HOla. Como dice Chico la potencia debe ser siempre la misma, asi que si subes el voltaje baja la corriente y veceversa. Lo que se hace en los sistemas de respaldo de radios es que el panel solar (a 12V ) alimente siempre un banco de baterias, y después las baterias, cuando estén cargadas, alimenten tu circuito que require más que los 100 ma que entrega el panel por si solo. Si vas a usar una corriente de 1 A durante 1 hora, deberas cargar las baterias durante 10 horas. Espero haberte ayudado.

Saludos.


----------



## J2C (Sep 9, 2009)

Colegas

Recuerdo algo que nos dijo un Profesor de Fisica cuando estudie en la Secundaria:


Nada se gana, nada se pierde, TODO SE TRANSFORMA. !!!

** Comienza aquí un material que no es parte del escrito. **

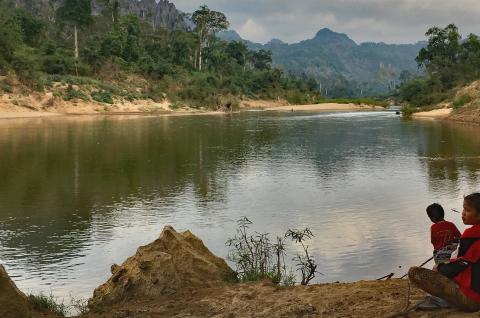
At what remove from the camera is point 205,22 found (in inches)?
4946

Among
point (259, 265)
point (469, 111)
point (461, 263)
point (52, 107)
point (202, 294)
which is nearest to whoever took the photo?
point (461, 263)

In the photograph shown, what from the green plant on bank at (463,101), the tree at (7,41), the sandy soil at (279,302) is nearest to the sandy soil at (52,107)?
the tree at (7,41)

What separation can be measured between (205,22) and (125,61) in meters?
32.9

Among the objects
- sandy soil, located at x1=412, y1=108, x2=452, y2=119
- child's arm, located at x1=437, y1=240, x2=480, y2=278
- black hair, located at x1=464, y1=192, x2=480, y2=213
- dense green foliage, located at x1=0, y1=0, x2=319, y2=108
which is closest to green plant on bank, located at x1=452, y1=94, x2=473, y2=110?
sandy soil, located at x1=412, y1=108, x2=452, y2=119

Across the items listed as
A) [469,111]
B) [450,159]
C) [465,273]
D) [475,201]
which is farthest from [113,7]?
[465,273]

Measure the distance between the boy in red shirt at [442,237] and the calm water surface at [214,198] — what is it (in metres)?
3.85

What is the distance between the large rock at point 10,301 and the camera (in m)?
7.41

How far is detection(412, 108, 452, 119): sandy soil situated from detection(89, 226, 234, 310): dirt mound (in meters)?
63.8

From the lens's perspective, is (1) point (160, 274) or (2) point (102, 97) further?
(2) point (102, 97)

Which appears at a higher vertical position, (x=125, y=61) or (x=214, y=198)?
(x=125, y=61)

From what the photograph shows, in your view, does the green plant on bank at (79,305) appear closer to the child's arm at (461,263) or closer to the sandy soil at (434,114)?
the child's arm at (461,263)

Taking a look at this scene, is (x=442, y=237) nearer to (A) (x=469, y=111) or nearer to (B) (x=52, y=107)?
(A) (x=469, y=111)

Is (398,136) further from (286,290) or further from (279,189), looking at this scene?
(286,290)

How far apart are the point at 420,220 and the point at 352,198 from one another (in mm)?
3456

Saludos.                JuanKa.-

P.D.: la experiencia de 39 años me dice que se pierde una pequeña parte por que no existen Rendimientos Perfectos.


----------



## tecnogirl (Sep 10, 2009)

kolveas: Las celdas solares se asemejan a las baterias... Necesitas mas corriente ?, entonces pon dos o mas celdas (del mismo tipo) en paralelo... Salu2.


----------



## hibarrap (Oct 11, 2011)

Tuve un problema similar y lo resolví diseñando un inversor basado en los CI TL497 y TL494. Si me envías los datos de características del Panel y del circuito a alimentar te envío de regreso el diagrama que te puede servir. Mi E-mail es: Mejor leo las Normas de Participación@forosdeelectronica.com


----------



## Ferdinando12 (Oct 11, 2011)

*hibarrap*, que idea tienes de que es un foro? un lugar para dar soluciones secretas y ocultas?


----------



## panxulitho (Oct 17, 2011)

hibarrap dijo:


> Tuve un problema similar y lo resolví diseñando un inversor basado en los CI TL497 y TL494. Si me envías los datos de características del Panel y del circuito a alimentar te envío de regreso el diagrama que te puede servir. Mi E-mail es: Mejor leo las Normas de Participación@forosdeelectronica.com



amigo resulta que tengo unas placas solares 3 distintas y me podrias ayudar a poder conseguir lo que necesito es simple y sencillo necesito cargar una bateria de un celular de 4,7v y 1500mA o una de 3,7v y 990mA y luego de eso llevarlo a un puerto usb para poder cargar cualquier tipo de celular mp3 o algo asi es para un proyecto de amigo escolar pero como yo he leido de que con transistores pero todos me dicen que no servira pero si colocos en paralelo o en serie? me podrias hechar una manito? las placas son 3 distintas una de 0,5 v y 860mA otra de 6v y 86mA y la ultima es de 4,7v y 120mA


----------



## kshitoperro (Feb 5, 2012)

El ladron de joules definitivamente te serivira mas un opsilador con el 555


----------